Taipei, Hon Hai Precision Industry Co., the world’s largest contract electronics maker, said Friday the COVID-19 outbreak sent its first quarter net profit plunging by more than 95 percent from a quarter earlier.
The new coronavirus forced massive lockdowns in China, limiting the movement of people and interrupting production of many manufacturers, including Hon Hai, which has a major production presence and a workforce of more than 1 million in China.
At an investor conference, Hon Hai, also known as Foxconn in the global market, announced a first quarter net profit of NT$2.083 billion (US$69.67 million), the lowest since the first quarter of 2008.
That was down 95.6 percent from a quarter earlier, and also down 89.5 percent from a year earlier.
It reported earnings per share of NT$0.15, compared with NT$3.45 in the previous quarter, and NT$1.43 in the first quarter of 2019.
In the January-March period, Hon Hai posted consolidated sales of NT$929.13 billion, down 46.6 percent from a quarter earlier and down 12 percent from a year earlier.
Profit margins also tumbled.
The company had a gross margin — the difference between revenue and cost of goods sold — of 4.5 percent in the first quarter, down 1.97 percentage points from the previous quarter, and its net margin — the difference between its gross profit and its total expenses — was down 2.37 percentage points to 0.49 percent.

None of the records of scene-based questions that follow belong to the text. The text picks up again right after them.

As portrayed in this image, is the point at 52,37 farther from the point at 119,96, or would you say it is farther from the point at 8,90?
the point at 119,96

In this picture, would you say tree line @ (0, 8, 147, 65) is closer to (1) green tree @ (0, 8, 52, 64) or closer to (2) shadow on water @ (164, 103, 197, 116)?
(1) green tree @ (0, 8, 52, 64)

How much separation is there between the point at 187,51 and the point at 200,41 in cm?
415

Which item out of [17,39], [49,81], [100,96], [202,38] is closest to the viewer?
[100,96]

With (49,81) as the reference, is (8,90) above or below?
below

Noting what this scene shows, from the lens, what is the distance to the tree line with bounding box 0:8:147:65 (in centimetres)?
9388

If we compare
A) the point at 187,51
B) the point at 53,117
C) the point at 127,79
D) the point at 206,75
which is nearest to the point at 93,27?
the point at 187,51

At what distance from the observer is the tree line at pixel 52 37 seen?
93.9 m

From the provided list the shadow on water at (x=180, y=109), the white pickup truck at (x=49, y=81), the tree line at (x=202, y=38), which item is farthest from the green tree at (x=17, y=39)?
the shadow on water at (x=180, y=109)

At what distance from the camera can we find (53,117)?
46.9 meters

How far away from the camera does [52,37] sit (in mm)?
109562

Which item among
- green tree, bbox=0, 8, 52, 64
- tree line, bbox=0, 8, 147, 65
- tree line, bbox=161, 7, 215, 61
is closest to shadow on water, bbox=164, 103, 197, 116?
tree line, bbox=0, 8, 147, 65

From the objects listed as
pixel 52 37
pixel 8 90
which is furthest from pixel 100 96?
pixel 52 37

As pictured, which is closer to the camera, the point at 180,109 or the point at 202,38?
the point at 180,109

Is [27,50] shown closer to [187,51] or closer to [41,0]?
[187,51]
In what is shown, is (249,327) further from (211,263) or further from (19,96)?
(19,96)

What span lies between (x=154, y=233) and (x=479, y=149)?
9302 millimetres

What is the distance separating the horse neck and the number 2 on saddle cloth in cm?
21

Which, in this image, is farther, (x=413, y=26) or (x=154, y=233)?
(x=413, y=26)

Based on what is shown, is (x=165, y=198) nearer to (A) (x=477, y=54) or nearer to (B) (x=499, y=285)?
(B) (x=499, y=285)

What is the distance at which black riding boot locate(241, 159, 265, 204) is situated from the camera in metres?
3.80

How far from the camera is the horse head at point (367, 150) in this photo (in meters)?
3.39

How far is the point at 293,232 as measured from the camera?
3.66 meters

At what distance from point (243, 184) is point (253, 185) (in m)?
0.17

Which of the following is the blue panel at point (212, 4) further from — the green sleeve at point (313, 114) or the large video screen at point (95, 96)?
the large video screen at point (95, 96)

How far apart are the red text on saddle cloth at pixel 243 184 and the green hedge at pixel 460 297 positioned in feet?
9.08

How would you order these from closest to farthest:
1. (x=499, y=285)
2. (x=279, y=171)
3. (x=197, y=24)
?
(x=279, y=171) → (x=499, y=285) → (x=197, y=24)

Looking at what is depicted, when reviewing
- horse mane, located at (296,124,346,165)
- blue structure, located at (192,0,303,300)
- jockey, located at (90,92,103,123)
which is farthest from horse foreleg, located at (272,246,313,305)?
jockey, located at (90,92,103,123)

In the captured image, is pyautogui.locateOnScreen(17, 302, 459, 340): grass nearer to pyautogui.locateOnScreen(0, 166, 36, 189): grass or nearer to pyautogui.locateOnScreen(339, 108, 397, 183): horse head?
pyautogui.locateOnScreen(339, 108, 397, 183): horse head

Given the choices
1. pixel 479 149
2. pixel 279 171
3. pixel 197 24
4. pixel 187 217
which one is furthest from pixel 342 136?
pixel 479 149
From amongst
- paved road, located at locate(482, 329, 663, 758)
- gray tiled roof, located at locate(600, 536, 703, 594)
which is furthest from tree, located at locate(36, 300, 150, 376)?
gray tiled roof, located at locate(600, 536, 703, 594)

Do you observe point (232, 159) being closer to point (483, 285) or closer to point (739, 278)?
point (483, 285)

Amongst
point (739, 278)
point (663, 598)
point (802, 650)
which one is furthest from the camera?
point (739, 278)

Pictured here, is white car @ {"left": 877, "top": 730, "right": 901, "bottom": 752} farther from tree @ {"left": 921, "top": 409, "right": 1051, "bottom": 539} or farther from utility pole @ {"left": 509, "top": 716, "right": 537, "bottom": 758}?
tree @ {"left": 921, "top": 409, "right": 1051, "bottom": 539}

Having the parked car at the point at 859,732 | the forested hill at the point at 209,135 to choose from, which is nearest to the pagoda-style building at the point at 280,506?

Because the COVID-19 contagion escalated in China in January, working hours at the company fell more than 20 percent, but due to the efforts of all of its employees, the company’s sales fell by only 12 percent, Hon Hai said.
At the conference, Hon Hai Chairman Liu Young-way (劉揚偉) was upbeat about the company’s prospects in the second quarter as production at its major plants in China has returned to normal.
He expected sales in the second quarter to be 15 percent higher than in the first quarter, which would stabilize its gross margin.
Liu said stay-at-home measures have increased demand for devices for remote work and online learning, and sales of computing gadgets, and cloud-based office and education equipment are expected to rise by more than 15 percent from a quarter earlier during the quarter.
He also expected sales of electronics components, including optoelectronics items, to grow by over 15 percent, Liu said.
Despite the expected recovery in the April-June period, Liu remained cautious over the second half of 2020 because of the continued uncertainty over how the virus will progress.